» **Extracted information**:
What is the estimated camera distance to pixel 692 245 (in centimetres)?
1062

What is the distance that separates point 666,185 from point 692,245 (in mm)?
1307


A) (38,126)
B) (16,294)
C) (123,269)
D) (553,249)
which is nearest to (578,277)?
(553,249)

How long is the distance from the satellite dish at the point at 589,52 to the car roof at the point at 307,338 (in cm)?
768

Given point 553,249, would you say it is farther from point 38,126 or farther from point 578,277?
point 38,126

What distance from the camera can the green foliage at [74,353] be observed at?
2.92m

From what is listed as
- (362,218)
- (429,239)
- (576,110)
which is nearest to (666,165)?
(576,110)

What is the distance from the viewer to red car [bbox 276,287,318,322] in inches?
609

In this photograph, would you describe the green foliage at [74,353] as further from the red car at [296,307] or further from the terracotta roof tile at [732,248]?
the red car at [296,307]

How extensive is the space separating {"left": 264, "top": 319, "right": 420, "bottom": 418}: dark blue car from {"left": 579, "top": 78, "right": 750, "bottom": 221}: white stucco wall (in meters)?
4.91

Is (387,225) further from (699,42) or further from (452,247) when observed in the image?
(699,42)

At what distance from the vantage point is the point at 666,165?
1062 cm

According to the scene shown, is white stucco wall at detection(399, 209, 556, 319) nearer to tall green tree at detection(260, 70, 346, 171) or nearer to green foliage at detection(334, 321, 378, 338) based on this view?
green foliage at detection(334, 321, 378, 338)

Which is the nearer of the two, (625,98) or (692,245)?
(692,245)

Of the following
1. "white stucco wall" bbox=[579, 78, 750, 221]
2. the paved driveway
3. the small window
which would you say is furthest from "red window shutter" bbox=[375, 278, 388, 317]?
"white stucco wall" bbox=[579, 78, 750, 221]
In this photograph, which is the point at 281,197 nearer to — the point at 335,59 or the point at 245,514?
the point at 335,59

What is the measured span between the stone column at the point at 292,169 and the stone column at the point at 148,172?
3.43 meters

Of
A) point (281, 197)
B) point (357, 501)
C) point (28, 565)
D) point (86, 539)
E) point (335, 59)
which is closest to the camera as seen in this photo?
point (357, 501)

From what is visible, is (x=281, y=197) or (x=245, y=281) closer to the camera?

» **Stated goal**:
Reproduce the part of the data that opens with the line containing "In this photograph, would" and runs through the end of the data, substituting "marble pillar" for "stone column" and changing nothing else.

» **Result**:
In this photograph, would you describe the green foliage at [74,353] as further from the red car at [296,307] or further from the terracotta roof tile at [732,248]?
the red car at [296,307]

How extensive is the space separating {"left": 264, "top": 319, "right": 420, "bottom": 418}: dark blue car from {"left": 579, "top": 78, "right": 750, "bottom": 221}: white stucco wall (in meters)?
4.91

Is (387,225) further from (699,42) or further from (452,247) when observed in the image?
(699,42)

At what distance from the vantage point is the point at 666,165?
1062 cm

According to the scene shown, is white stucco wall at detection(399, 209, 556, 319) nearer to tall green tree at detection(260, 70, 346, 171) or nearer to green foliage at detection(334, 321, 378, 338) based on this view?
green foliage at detection(334, 321, 378, 338)

Which is the nearer of the two, (625,98) or (692,245)?
(692,245)

Of the following
1. "white stucco wall" bbox=[579, 78, 750, 221]
2. the paved driveway
3. the small window
which would you say is furthest from "red window shutter" bbox=[375, 278, 388, 317]?
"white stucco wall" bbox=[579, 78, 750, 221]
In this photograph, which is the point at 281,197 nearer to — the point at 335,59 or the point at 245,514?
the point at 335,59

What is the measured span between the marble pillar at the point at 292,169 and the marble pillar at the point at 148,172?
3.43 meters

Of
A) point (281, 197)
B) point (357, 501)
C) point (28, 565)
D) point (86, 539)
E) point (335, 59)
which is closest to the camera as seen in this photo?
point (357, 501)

From what is visible, is (x=281, y=197) or (x=245, y=281) closer to the camera?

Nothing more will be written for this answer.